WORK TO COMPLETE
What is needed is a word-for-word copy of all the entries, minus the pictures.
*****
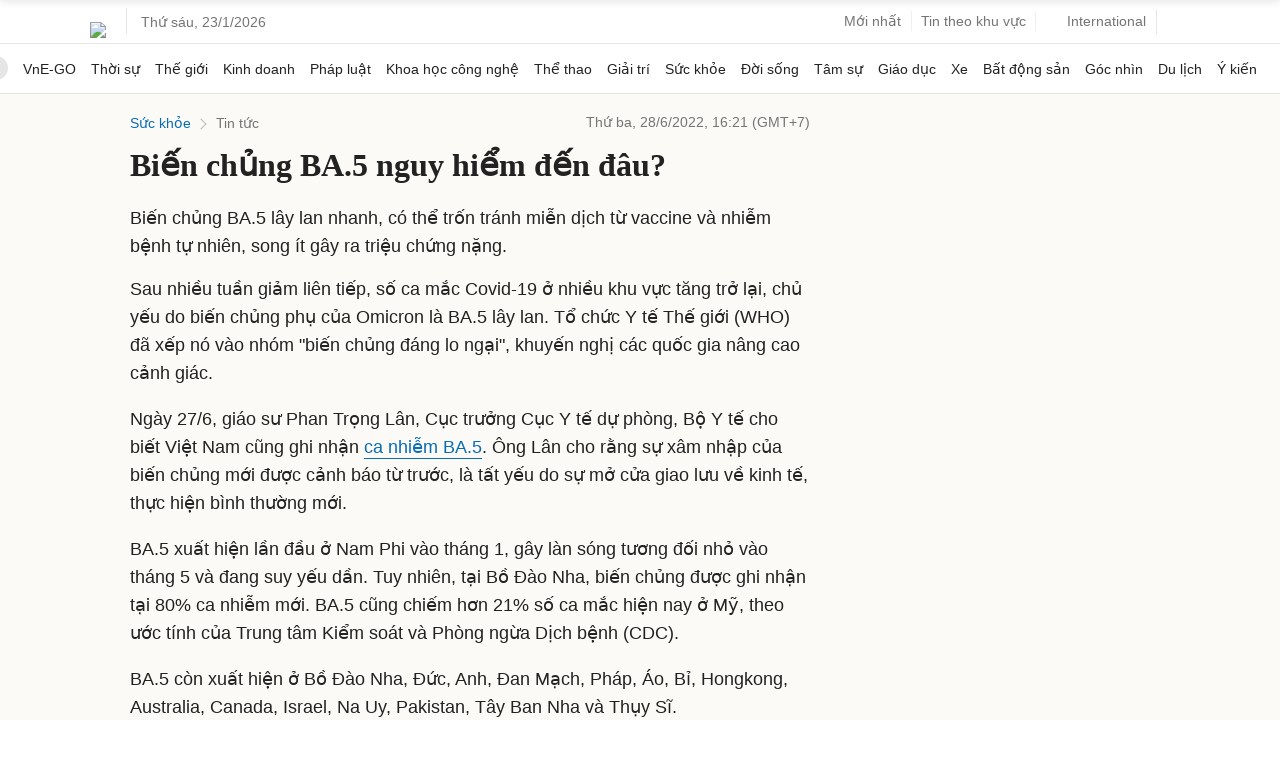

--- FILE ---
content_type: text/html; charset=utf-8
request_url: https://www.google.com/recaptcha/api2/aframe
body_size: 153
content:
<!DOCTYPE HTML><html><head><meta http-equiv="content-type" content="text/html; charset=UTF-8"></head><body><script nonce="EyOWavr2A8yKwjFjQwUQPA">/** Anti-fraud and anti-abuse applications only. See google.com/recaptcha */ try{var clients={'sodar':'https://pagead2.googlesyndication.com/pagead/sodar?'};window.addEventListener("message",function(a){try{if(a.source===window.parent){var b=JSON.parse(a.data);var c=clients[b['id']];if(c){var d=document.createElement('img');d.src=c+b['params']+'&rc='+(localStorage.getItem("rc::a")?sessionStorage.getItem("rc::b"):"");window.document.body.appendChild(d);sessionStorage.setItem("rc::e",parseInt(sessionStorage.getItem("rc::e")||0)+1);localStorage.setItem("rc::h",'1769185821161');}}}catch(b){}});window.parent.postMessage("_grecaptcha_ready", "*");}catch(b){}</script></body></html>

--- FILE ---
content_type: application/javascript; charset=utf-8
request_url: https://fundingchoicesmessages.google.com/f/AGSKWxUUHNrO3bDKODFbLtjUltcBQ_FEcrvV36rH9wyBH9b_OnP2kTySJO8t8DJBb7Fieovb1UfB-iWiutrrBtbgVpzIy002SjHTz5nCWZLAwX3aa_6lUSbaV7TlxtqAApldXzCbEUJ-MU3Yf4yUn-6YbYCU2UiEMIgifckNXZN8FGFT2XYOz1LvSt_2TLd0/_/topadfooter._vertical_ad./adspromo-_ad_300./advert34.
body_size: -1290
content:
window['375989c4-c6cc-41f9-a24f-e22ebe41fb4a'] = true;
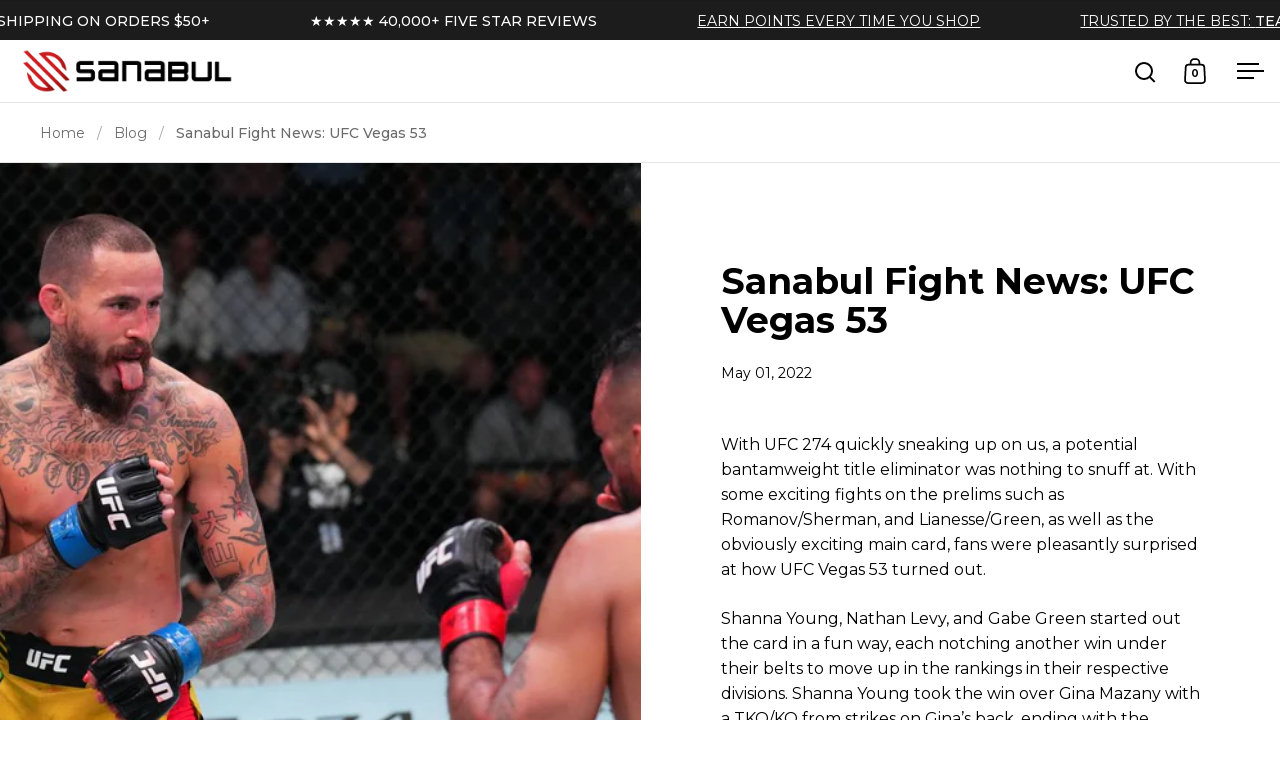

--- FILE ---
content_type: text/css
request_url: https://sanabulsports.com/cdn/shop/t/89/assets/section-scrolling-images.css?v=4912888490184228841734110469
body_size: -393
content:
.scrolling-images-parent{display:flex}.scrolling-images{border:0;width:100%;overflow:hidden;box-sizing:border-box;position:relative;display:flex;align-items:center;border-color:var(--main-borders);border-style:solid;flex-shrink:0;transition:ease-in-out translate .5s}.scrolling-images span{display:inline-block}.scrolling-images .site-box{flex-shrink:0}.scrolling-images .scrolling-image--centered{max-width:80%;max-height:80%;top:50%;left:50%;transform:translate(-50%,-50%)}.scrolling-images .scrolling-image--centered img{object-fit:contain!important}.no-touchevents .scrolling-images a:hover img{transform:translateZ(0) scale(1.05)!important}.scrolling-images img{transition:opacity .15s linear,transform .2s cubic-bezier(.39,.575,.565,1)!important}
/*# sourceMappingURL=/cdn/shop/t/89/assets/section-scrolling-images.css.map?v=4912888490184228841734110469 */
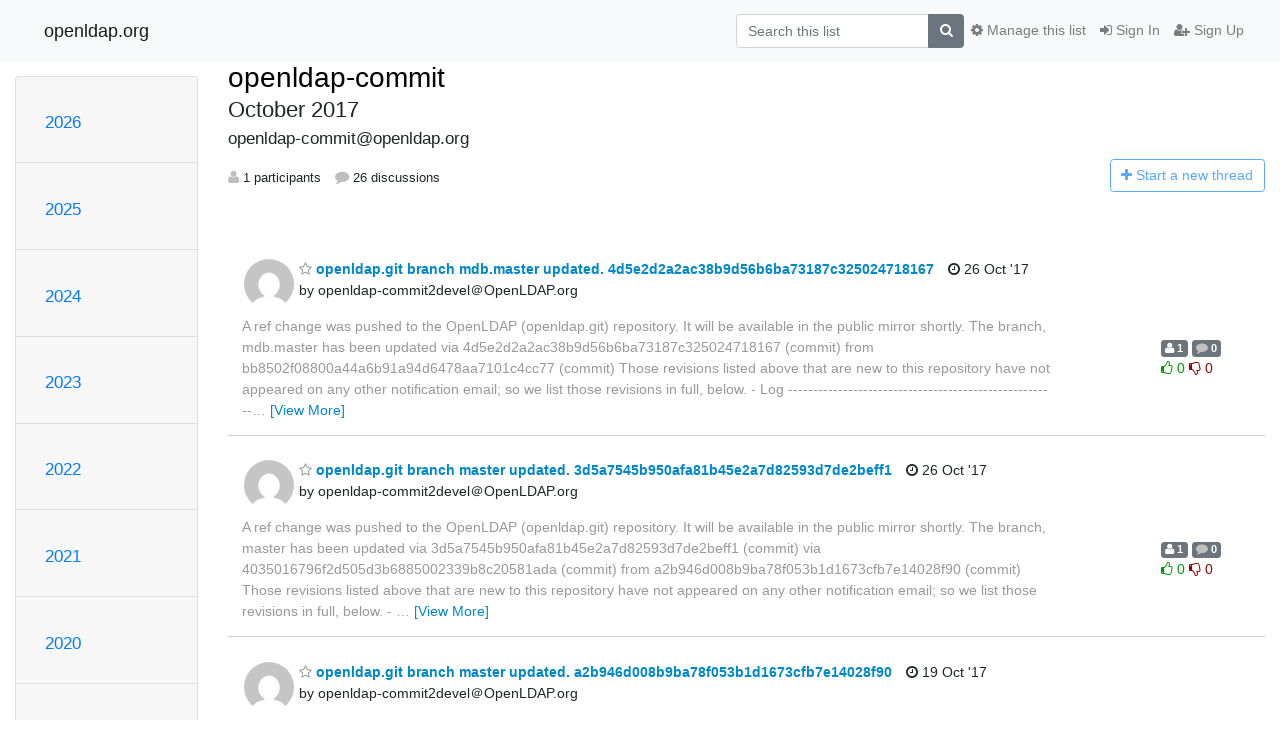

--- FILE ---
content_type: text/css
request_url: https://lists.openldap.org/mailman3/static/CACHE/css/output.901ade257069.css
body_size: 1272
content:
@font-face{font-family:'icomoon';src:url('/mailman3/static/hyperkitty/libs/fonts/icomoon/fonts/icomoon.eot?-reqkd2&ae0888feb7d4');src:url('/mailman3/static/hyperkitty/libs/fonts/icomoon/fonts/icomoon.eot?&ae0888feb7d4#iefix-reqkd2') format('embedded-opentype'),url('/mailman3/static/hyperkitty/libs/fonts/icomoon/fonts/icomoon.woff?-reqkd2&ae0888feb7d4') format('woff'),url('/mailman3/static/hyperkitty/libs/fonts/icomoon/fonts/icomoon.ttf?-reqkd2&ae0888feb7d4') format('truetype'),url('/mailman3/static/hyperkitty/libs/fonts/icomoon/fonts/icomoon.svg?-reqkd2&ae0888feb7d4#icomoon') format('svg');font-weight:normal;font-style:normal}.icomoon{font-family:'icomoon';speak:none;font-style:normal;font-weight:normal;font-variant:normal;text-transform:none;line-height:1;-webkit-font-smoothing:antialiased;-moz-osx-font-smoothing:grayscale}@font-face{font-family:'Droid Sans';font-style:normal;font-weight:400;src:local('Droid Sans'),local('DroidSans'),url(/mailman3/static/hyperkitty/libs/fonts/droid/DroidSans.ttf?ae0888feb7d4) format('truetype')}@font-face{font-family:'Droid Sans Mono';font-style:normal;font-weight:400;src:local('Droid Sans Mono'),local('DroidSansMono'),url(/mailman3/static/hyperkitty/libs/fonts/droid/DroidSansMono.ttf?ae0888feb7d4) format('truetype')}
*****
EXERCISE SOLUTION
--- FILE ---
content_type: text/html; charset=utf-8
request_url: https://www.google.com/recaptcha/api2/aframe
body_size: 153
content:
<!DOCTYPE HTML><html><head><meta http-equiv="content-type" content="text/html; charset=UTF-8"></head><body><script nonce="EyOWavr2A8yKwjFjQwUQPA">/** Anti-fraud and anti-abuse applications only. See google.com/recaptcha */ try{var clients={'sodar':'https://pagead2.googlesyndication.com/pagead/sodar?'};window.addEventListener("message",function(a){try{if(a.source===window.parent){var b=JSON.parse(a.data);var c=clients[b['id']];if(c){var d=document.createElement('img');d.src=c+b['params']+'&rc='+(localStorage.getItem("rc::a")?sessionStorage.getItem("rc::b"):"");window.document.body.appendChild(d);sessionStorage.setItem("rc::e",parseInt(sessionStorage.getItem("rc::e")||0)+1);localStorage.setItem("rc::h",'1769185821161');}}}catch(b){}});window.parent.postMessage("_grecaptcha_ready", "*");}catch(b){}</script></body></html>

--- FILE ---
content_type: application/javascript; charset=utf-8
request_url: https://fundingchoicesmessages.google.com/f/AGSKWxUUHNrO3bDKODFbLtjUltcBQ_FEcrvV36rH9wyBH9b_OnP2kTySJO8t8DJBb7Fieovb1UfB-iWiutrrBtbgVpzIy002SjHTz5nCWZLAwX3aa_6lUSbaV7TlxtqAApldXzCbEUJ-MU3Yf4yUn-6YbYCU2UiEMIgifckNXZN8FGFT2XYOz1LvSt_2TLd0/_/topadfooter._vertical_ad./adspromo-_ad_300./advert34.
body_size: -1290
content:
window['375989c4-c6cc-41f9-a24f-e22ebe41fb4a'] = true;

--- FILE ---
content_type: text/css
request_url: https://sanabulsports.com/cdn/shop/t/89/assets/section-scrolling-images.css?v=4912888490184228841734110469
body_size: -393
content:
.scrolling-images-parent{display:flex}.scrolling-images{border:0;width:100%;overflow:hidden;box-sizing:border-box;position:relative;display:flex;align-items:center;border-color:var(--main-borders);border-style:solid;flex-shrink:0;transition:ease-in-out translate .5s}.scrolling-images span{display:inline-block}.scrolling-images .site-box{flex-shrink:0}.scrolling-images .scrolling-image--centered{max-width:80%;max-height:80%;top:50%;left:50%;transform:translate(-50%,-50%)}.scrolling-images .scrolling-image--centered img{object-fit:contain!important}.no-touchevents .scrolling-images a:hover img{transform:translateZ(0) scale(1.05)!important}.scrolling-images img{transition:opacity .15s linear,transform .2s cubic-bezier(.39,.575,.565,1)!important}
/*# sourceMappingURL=/cdn/shop/t/89/assets/section-scrolling-images.css.map?v=4912888490184228841734110469 */

--- FILE ---
content_type: text/css
request_url: https://lists.openldap.org/mailman3/static/CACHE/css/output.901ade257069.css
body_size: 1272
content:
@font-face{font-family:'icomoon';src:url('/mailman3/static/hyperkitty/libs/fonts/icomoon/fonts/icomoon.eot?-reqkd2&ae0888feb7d4');src:url('/mailman3/static/hyperkitty/libs/fonts/icomoon/fonts/icomoon.eot?&ae0888feb7d4#iefix-reqkd2') format('embedded-opentype'),url('/mailman3/static/hyperkitty/libs/fonts/icomoon/fonts/icomoon.woff?-reqkd2&ae0888feb7d4') format('woff'),url('/mailman3/static/hyperkitty/libs/fonts/icomoon/fonts/icomoon.ttf?-reqkd2&ae0888feb7d4') format('truetype'),url('/mailman3/static/hyperkitty/libs/fonts/icomoon/fonts/icomoon.svg?-reqkd2&ae0888feb7d4#icomoon') format('svg');font-weight:normal;font-style:normal}.icomoon{font-family:'icomoon';speak:none;font-style:normal;font-weight:normal;font-variant:normal;text-transform:none;line-height:1;-webkit-font-smoothing:antialiased;-moz-osx-font-smoothing:grayscale}@font-face{font-family:'Droid Sans';font-style:normal;font-weight:400;src:local('Droid Sans'),local('DroidSans'),url(/mailman3/static/hyperkitty/libs/fonts/droid/DroidSans.ttf?ae0888feb7d4) format('truetype')}@font-face{font-family:'Droid Sans Mono';font-style:normal;font-weight:400;src:local('Droid Sans Mono'),local('DroidSansMono'),url(/mailman3/static/hyperkitty/libs/fonts/droid/DroidSansMono.ttf?ae0888feb7d4) format('truetype')}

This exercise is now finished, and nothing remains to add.